** Opening Exercise text block **

Since the 1950s, global production of 8,300 million metric tons (Mt) of plastics have been produced (Geyer et al., 2017). Plastic polymers are extremely versatile and durable, with non-biodegradable plastics being the most widely used plastic polymers. However, the continuous rise in plastic waste has prompted a major environmental problem that has overshadowed the importance of plastics in the global economy [Organization for Economic Cooperation and Development (OECD), 2021]. It is estimated that 79% of plastic waste makes its way to landfills or oceans, impacting aquatic and terrestrial ecosystems (Geyer et al., 2017). These plastics persist in these environments for a significant period of time and contribute to the accumulation of plastics and microplastics (MPs; Alimi et al., 2018; Boots et al., 2019; Kumar et al., 2021).

Plastic polymers can be degraded by abiotic factors (weathering, fragmentation, and photooxidation) and biotic factors (microorganisms and enzymes; Haider et al., 2019; Ju et al., 2021). Biodegradable plastics are considered environmentally friendly alternative materials to alleviate the increasing plastic waste and have been extensively used in recent years, such as polylactic acid (PLA), poly(butyleneadipate-co-terephthalate; PBAT), poly(butylene succinate; PBS), and polyhydroxyalkanoate (PHA; Supplementary Table S1).

Microorganisms colonize the surface of plastics to form a biofilm, which is called the “plastisphere” (Zettler et al., 2013). The microbial community of the plastisphere is distinct from that of the surrounding water, soil, or natural solid matrix (De Tender et al., 2015; Wu et al., 2019; Zhang et al., 2019). Plastisphere related detrimental ecological effects have been discovered continuously in past years. It has been established that MPs can act as a reservoir and refuge for antibiotic resistance genes (ARGs) and potential pathogens (Schmidt et al., 2014; Foulon et al., 2016; De Tender et al., 2017; Yang et al., 2019). Moreover, they are easily eaten by animals, found in human food, and inhaled through dust, thereby posing a health risk to living beings (Van Franeker et al., 2011; Van Cauwenberghe and Janssen, 2014; Zhang et al., 2020).

** Closing Exercise text block **
** Opening Recorded data block **

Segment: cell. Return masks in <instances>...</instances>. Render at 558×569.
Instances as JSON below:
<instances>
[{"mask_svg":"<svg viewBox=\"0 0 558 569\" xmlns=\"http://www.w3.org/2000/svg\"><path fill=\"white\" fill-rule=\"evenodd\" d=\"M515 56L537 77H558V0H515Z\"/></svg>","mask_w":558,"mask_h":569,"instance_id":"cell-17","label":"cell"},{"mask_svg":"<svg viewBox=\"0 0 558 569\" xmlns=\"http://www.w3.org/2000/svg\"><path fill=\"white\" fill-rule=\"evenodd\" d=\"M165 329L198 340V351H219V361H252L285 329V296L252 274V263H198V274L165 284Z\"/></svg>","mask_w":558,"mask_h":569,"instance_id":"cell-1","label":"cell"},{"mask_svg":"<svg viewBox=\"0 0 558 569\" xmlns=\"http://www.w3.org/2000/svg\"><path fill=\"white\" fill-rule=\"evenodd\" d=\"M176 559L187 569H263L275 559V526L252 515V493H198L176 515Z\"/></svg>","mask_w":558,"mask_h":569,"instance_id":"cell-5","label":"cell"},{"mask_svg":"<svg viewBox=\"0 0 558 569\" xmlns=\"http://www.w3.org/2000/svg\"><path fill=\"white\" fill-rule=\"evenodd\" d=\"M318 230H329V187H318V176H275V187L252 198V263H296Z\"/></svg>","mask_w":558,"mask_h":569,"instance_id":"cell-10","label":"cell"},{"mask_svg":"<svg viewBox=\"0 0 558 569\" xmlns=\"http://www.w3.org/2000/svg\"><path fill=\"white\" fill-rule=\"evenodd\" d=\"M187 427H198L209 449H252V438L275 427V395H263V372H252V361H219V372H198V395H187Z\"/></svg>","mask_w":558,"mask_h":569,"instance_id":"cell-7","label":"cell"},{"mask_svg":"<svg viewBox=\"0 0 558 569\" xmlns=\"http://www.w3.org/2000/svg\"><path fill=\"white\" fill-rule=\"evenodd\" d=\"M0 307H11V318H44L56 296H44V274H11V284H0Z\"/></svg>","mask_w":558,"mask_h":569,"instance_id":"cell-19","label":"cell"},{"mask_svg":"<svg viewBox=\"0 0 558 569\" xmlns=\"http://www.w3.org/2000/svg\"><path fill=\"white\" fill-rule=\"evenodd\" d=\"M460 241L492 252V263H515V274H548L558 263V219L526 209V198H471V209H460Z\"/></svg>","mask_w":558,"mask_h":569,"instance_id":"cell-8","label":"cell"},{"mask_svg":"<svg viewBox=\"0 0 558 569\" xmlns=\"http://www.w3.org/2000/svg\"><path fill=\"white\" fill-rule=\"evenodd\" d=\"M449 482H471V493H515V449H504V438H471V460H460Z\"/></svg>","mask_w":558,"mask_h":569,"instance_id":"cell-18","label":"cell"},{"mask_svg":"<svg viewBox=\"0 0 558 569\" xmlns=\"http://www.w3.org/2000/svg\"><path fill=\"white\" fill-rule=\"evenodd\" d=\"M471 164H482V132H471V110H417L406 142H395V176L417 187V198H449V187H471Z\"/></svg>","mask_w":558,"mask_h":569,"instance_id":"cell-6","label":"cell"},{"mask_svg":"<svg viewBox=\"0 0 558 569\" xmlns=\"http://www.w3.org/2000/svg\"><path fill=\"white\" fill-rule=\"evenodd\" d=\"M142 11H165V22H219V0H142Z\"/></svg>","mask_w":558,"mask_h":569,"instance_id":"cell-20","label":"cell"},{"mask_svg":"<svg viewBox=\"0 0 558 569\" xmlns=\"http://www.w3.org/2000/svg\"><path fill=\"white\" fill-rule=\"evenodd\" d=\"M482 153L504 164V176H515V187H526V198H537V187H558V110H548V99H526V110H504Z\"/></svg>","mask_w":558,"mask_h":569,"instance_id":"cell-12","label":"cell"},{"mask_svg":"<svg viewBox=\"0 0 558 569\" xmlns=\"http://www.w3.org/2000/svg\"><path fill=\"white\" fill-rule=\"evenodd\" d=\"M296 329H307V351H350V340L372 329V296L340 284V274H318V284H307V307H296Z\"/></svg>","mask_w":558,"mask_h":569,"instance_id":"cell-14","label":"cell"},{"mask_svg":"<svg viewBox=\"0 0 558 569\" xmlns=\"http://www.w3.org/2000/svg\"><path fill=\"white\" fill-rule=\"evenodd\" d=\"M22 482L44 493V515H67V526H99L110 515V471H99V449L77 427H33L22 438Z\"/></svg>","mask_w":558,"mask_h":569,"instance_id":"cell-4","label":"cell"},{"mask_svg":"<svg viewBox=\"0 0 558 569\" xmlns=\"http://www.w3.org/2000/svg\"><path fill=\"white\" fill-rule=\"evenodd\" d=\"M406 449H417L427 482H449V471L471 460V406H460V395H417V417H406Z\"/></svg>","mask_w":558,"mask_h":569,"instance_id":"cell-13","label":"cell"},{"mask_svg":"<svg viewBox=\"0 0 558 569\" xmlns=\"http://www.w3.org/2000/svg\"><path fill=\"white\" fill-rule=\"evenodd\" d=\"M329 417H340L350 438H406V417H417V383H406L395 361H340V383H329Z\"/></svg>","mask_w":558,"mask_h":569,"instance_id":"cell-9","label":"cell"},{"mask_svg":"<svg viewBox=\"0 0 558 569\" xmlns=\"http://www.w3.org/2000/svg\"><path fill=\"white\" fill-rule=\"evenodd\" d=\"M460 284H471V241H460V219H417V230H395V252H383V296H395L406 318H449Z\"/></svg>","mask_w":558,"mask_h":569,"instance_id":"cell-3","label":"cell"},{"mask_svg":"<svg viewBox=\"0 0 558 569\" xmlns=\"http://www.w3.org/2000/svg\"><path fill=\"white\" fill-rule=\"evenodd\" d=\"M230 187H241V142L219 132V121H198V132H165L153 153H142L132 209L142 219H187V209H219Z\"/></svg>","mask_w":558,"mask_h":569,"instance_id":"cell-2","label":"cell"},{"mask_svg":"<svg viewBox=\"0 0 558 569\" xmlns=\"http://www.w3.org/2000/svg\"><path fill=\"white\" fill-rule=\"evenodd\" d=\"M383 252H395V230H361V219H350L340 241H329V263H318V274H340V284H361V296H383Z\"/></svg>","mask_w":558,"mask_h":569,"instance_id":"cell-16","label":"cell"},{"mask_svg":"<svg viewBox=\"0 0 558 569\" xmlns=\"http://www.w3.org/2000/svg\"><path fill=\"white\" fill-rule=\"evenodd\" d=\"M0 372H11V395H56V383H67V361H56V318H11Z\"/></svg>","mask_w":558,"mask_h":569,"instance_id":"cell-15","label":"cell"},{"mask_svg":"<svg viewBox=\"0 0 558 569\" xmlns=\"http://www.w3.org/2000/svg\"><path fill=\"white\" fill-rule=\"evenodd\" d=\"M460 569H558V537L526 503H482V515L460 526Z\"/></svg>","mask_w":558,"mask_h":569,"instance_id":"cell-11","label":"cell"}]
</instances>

** Closing Recorded data block **

# Problem to solve:
Return the entire passage on plastic pollution and the plastisphere word for word, with no changes.

# Result of this task:
Since the 1950s, global production of 8,300 million metric tons (Mt) of plastics have been produced (Geyer et al., 2017). Plastic polymers are extremely versatile and durable, with non-biodegradable plastics being the most widely used plastic polymers. However, the continuous rise in plastic waste has prompted a major environmental problem that has overshadowed the importance of plastics in the global economy [Organization for Economic Cooperation and Development (OECD), 2021]. It is estimated that 79% of plastic waste makes its way to landfills or oceans, impacting aquatic and terrestrial ecosystems (Geyer et al., 2017). These plastics persist in these environments for a significant period of time and contribute to the accumulation of plastics and microplastics (MPs; Alimi et al., 2018; Boots et al., 2019; Kumar et al., 2021).

Plastic polymers can be degraded by abiotic factors (weathering, fragmentation, and photooxidation) and biotic factors (microorganisms and enzymes; Haider et al., 2019; Ju et al., 2021). Biodegradable plastics are considered environmentally friendly alternative materials to alleviate the increasing plastic waste and have been extensively used in recent years, such as polylactic acid (PLA), poly(butyleneadipate-co-terephthalate; PBAT), poly(butylene succinate; PBS), and polyhydroxyalkanoate (PHA; Supplementary Table S1).

Microorganisms colonize the surface of plastics to form a biofilm, which is called the “plastisphere” (Zettler et al., 2013). The microbial community of the plastisphere is distinct from that of the surrounding water, soil, or natural solid matrix (De Tender et al., 2015; Wu et al., 2019; Zhang et al., 2019). Plastisphere related detrimental ecological effects have been discovered continuously in past years. It has been established that MPs can act as a reservoir and refuge for antibiotic resistance genes (ARGs) and potential pathogens (Schmidt et al., 2014; Foulon et al., 2016; De Tender et al., 2017; Yang et al., 2019). Moreover, they are easily eaten by animals, found in human food, and inhaled through dust, thereby posing a health risk to living beings (Van Franeker et al., 2011; Van Cauwenberghe and Janssen, 2014; Zhang et al., 2020).